A real answer would have to show how he changed, who influenced those changes, and how he applied what he’d learned to the business of making great computing devices. As I pored over my old documents, I kept coming back to the time that many have described as his “wilderness” years, the dozen years between his first tenure at Apple and his return. That era, from 1985 to 1997, is easy to overlook. The lows aren’t as dramatic as the blowups of his first tenure at Apple, and the highs, of course, aren’t as thrilling as those he engineered in the first decade of the twenty-first century. These were muddled, complicated times, and not the stuff of easy headlines. But those years are in fact the critical ones of his career. That’s when he learned most everything that made his later success possible, and that’s when he started to temper and channel his behavior. To overlook those years is to fall into the trap of only celebrating success. We can learn as much, if not more, from failure, from promising paths that turn into dead ends. The vision, understanding, patience, and wisdom that informed Steve’s last decade were forged in the trials of these intervening years. The failures, stinging reversals, miscommunications, bad judgment calls, emphases on wrong values—the whole Pandora’s box of immaturity—were necessary prerequisites to the clarity, moderation, reflection, and steadiness he would display in later years.
By the end of that decade in the woods, despite his many missteps, Steve had, remarkably enough, salvaged both NeXT and Pixar. The legacy of the first secured his professional future, while the triumph of the second ensured his financial well-being. His experience at both companies taught him lessons that, in retrospect, determined the future of Apple and helped define the world we live in. Steve could be intransigent, and nothing was ever learned easily or superficially, but learn he did. Driven and curious even when things were tough, he was a learning machine during these years, and he took to heart all that he gleaned.

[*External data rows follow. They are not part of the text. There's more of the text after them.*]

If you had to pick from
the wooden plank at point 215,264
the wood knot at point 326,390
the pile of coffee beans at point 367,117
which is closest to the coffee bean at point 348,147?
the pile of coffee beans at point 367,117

No one works in a vacuum. Getting married and beginning a family changed Steve profoundly, in ways that had an enormous positive impact on his work. I had plenty of glimpses into Steve’s personal life over the years, and several encounters with Laurene and their children. But I was not a close friend of the family. When I started to report this book, in late 2012, it seemed that I might not learn much more about his personal life. Saddened by his death and feeling burned by some of what had been published about Steve posthumously, many of his closest colleagues and friends originally refused to talk to me. But that changed over time, and those conversations with his most intimate friends and colleagues—including the only four Apple employees to attend his private burial—revealed a side of Steve that I had sensed, but had not fully understood, and that I have certainly never read about elsewhere. Steve was capable of extraordinary compartmentalization. It’s a talent that allowed him to master and keep track of the various pieces of an entity as complex as Apple upon his return. It allowed him to maintain his focus despite the cacophony of worries that came with knowing he had cancer. It also allowed him to maintain a deep and meaningful life outside the office, while revealing little of that to people who weren’t part of his close inner circle.